Personnellement, j'estime que le phénomène est encore moins grave que ses conséquences, car les pires formes de travail des enfants privent le plus souvent ce dernier de l'éducation en lui fermant surtout les portes de l'école. Et le fait d'insister sur la nécessité d'une bonne scolarisation n'est pas un hasard, car l'école est non seulement un facteur de développement, mais aussi d'émancipation et d'épanouissement de l'être humain. J'en ai fais personnellement l'expérience, car aujourd'hui, j'ai pu m'affranchir du peu de formation reçue pour m'engager dans la réalisation d'une œuvre romanesque. Occasion pour moi de donner ma vision des choses sur le phénomène de l'esclavage moderne en cours dans notre société. Il va sans dire que l'instruction constitue aussi un moyen de lutte contre ce phénomène.

Quelle est en réalité l'autre message personnel que je tente de véhiculer à travers mon roman?
- Premièrement, c'est que l'exploitation des enfants est un cas grave de violation des droits humains...
- Deuxièmement, c'est que cette violation de droit prend sa source dans la cellule familiale.

Pendant longtemps, on a cru que l'éradication du phénomène dépendait exclusivement de la responsabilité des parents. Le peu de résultat obtenu de cette vision amène aujourd'hui les acteurs de lutte à mêler d'une manière ou d'une autre les enfants qui sont souvent les victimes ou susceptibles de le devenir par la force des événements.

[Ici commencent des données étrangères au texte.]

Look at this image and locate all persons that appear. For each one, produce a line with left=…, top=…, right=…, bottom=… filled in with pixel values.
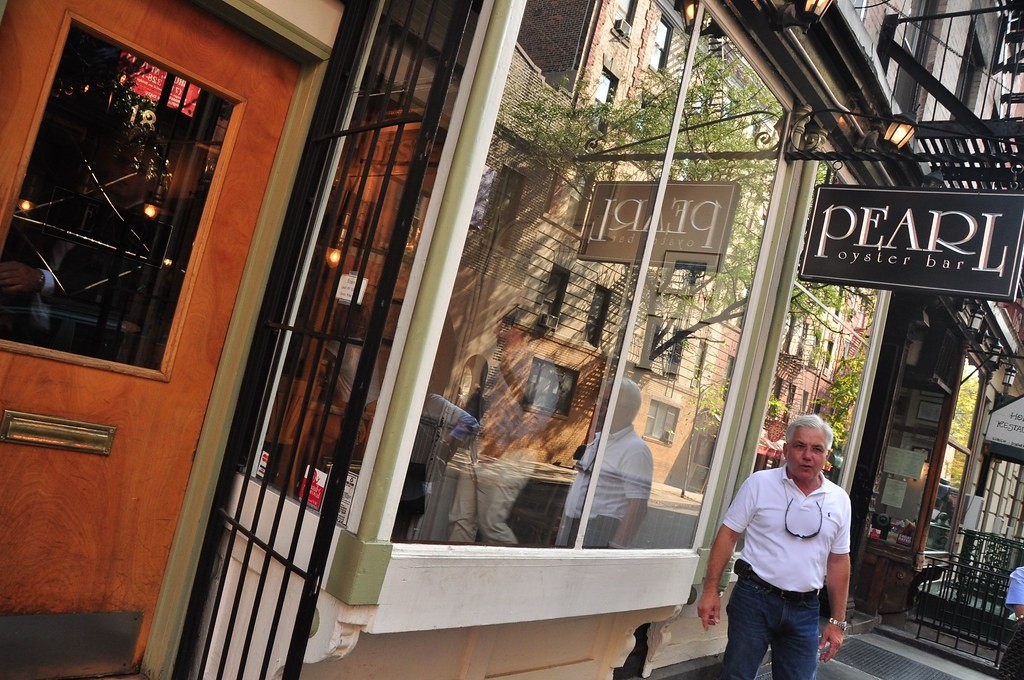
left=996, top=567, right=1024, bottom=680
left=446, top=306, right=560, bottom=544
left=564, top=376, right=654, bottom=549
left=0, top=132, right=164, bottom=358
left=697, top=414, right=852, bottom=680
left=364, top=361, right=480, bottom=519
left=308, top=304, right=380, bottom=467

Le BIT à travers le Programme Internationale de lutte contre le travail des enfants a ainsi démarré un vaste chantier pour l'élimination du travail des enfants par l'éducation. Au nombre des solutions et des actions à mener selon les résultats d'un atelier organisé à cet effet, figure la sensibilisation. Notre rencontre se situe donc dans ce cadre. Convaicu que la littérature est non seulement écrite mais aussi orale(d'ailleurs l'Afrique a un long passé de tradition orale), il n'est pas étonnant que lecteurs et auteur puissent se retrouver sur un terrain oral, surtout en l'absence d'exemplaires de cette œuvre que nous aurions aimé mettre à la disposition de nos camarades élèves.

Je voudrais donc pour l'occasion vous convier à méditer sur un thème libre sur lequel je vais clôturer ma communication, et qui s'intitule : " Agir individuellement contre l'exploitation des enfants ".

Il faut alors dire que l'initiative du corps enseignant et des responsables d'établissements scolaires qui ont bien voulu que cette rencontre ait lieu s'inscrit dans le sillage de ce thème. Je voudrais en cela dire infiniment merci à monsieur TONSI à qui appartient en réalité l'initiative de cette manifestation.